The word “disruption” has been thrown around by tons of startups in their quest to be the next Uber, Airbnb, AppDirect or Netflix. Easier said than done! Disruption is about creating new behaviours, changing the way industries do business, the way they sell their products and how their customers consume. Software, the web, SAAS models and especially mobile are all helping fuel massive change for both consumers and businesses.
Companies setting out to wake up a dinosaur first need to look at why they have been doing things the same way for years, decades and maybe even centuries.
Let’s take the case of TrackTik which is working to change the way the physical security guard industry serves its customers. And let’s face it, (yawn) the security guard industry does seem like one of those dinosaurs that needed to be woken up.
(Disclaimer: not all guards sleep on the job)
Below are a few of my tips on changing old ways in big companies.
1- Understand who you are disrupting
Large industries are complex and processes are hard to change. Like a big ship, they turn slowly and not everyone is on board for change. Understanding their mindset and their culture is key to finding the right strategy. TrackTik spent over a year discussing with industry players to understand how decisions were being made and what were the motivations of each level of management and of their partners. Understanding the inner workings of a large company is extremely difficult for a startup because they come from another dimension. To disrupt, you need an internal perspective.
2- Understand why they have been doing things the same way for years
Some companies don’t use a better way because they either don’t know another way or because change is just too hard. Large company culture is often the culprit. Dax Dasilva CEO of LightSpeed said it well – “Culture comes from the top down”. Often it takes an outsider to challenge old ways. Status quo is a competitor and many entrepreneurs forget that. Your job is to instigate change.
3- Find your champion, and identify your nemesis.

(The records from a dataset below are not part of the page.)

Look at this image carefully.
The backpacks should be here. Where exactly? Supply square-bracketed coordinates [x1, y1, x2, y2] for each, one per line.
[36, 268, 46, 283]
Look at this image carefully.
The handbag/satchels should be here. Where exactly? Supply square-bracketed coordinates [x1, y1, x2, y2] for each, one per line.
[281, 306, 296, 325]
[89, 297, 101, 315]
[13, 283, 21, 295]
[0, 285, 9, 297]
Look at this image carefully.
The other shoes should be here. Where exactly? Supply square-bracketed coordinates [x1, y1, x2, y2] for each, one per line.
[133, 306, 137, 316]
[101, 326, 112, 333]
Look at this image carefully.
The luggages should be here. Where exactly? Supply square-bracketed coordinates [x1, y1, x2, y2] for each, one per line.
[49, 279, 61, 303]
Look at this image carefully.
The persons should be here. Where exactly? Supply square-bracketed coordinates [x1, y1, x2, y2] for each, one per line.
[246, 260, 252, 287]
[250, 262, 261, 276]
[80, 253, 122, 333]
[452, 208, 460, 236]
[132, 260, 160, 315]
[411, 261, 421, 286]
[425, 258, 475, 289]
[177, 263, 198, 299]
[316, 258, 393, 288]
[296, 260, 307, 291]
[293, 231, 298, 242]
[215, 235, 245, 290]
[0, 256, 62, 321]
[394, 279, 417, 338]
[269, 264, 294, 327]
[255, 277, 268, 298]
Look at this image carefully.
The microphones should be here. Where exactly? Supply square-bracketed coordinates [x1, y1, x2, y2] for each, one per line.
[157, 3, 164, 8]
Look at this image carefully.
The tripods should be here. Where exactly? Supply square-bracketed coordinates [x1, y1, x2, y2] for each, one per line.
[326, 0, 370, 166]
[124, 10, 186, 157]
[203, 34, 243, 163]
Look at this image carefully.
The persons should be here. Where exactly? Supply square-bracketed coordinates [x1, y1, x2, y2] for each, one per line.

A solution that requires IT policy changes can be blocked by an IT director, or a solution that will impact hiring or create layoffs may be challenged by the head of HR. If a solution makes a business more competitive, or can help increase revenue, it is an easier win. Top management prioritizes those solutions. TrackTik helps their customers increase revenue, be more efficient and offer better service. This is probably why they signed four of the industry’s largest security players in North America. Once the biggest players set the standard, their competitors are forced to follow and that helps create industry change.
4- Understand if your solution is a “pain killer or a vitamin”
I was lucky enough to hear Nir Eyal speak at iNovia’s CEO Summit last year, and discuss his fascinating book called Hooked. Nir refers to solutions that are either vitamins or pain killers. Being a vitamin is a nice to have. But offering a painkiller gets people’s attention, especially if in pain! The bigger the pain, the better. Managing thousands of guards that fax in their reports on paper, monitoring their whereabouts, managing schedules and customer communications was clearly a huge pain. In short, if you’re helping eliminate pain, you become a priority.
4- Saving your customers money or increasing their revenue.
The more you prioritize on saving your customer money and helping to increase their revenue, whether directly or indirectly, and the more measurable the results, the faster these solutions get adopted.
5- “Land and Expand”
I love the term “land and expand”. It refers to getting into the enterprise any which way you can and then expanding sales efforts. Solutions that can get into the customer’s hands easily (ex: on a personal expense account) and which require little formal approval, land quicker inside the company. Then your sales representatives become your internal champions — the users that love pain relief!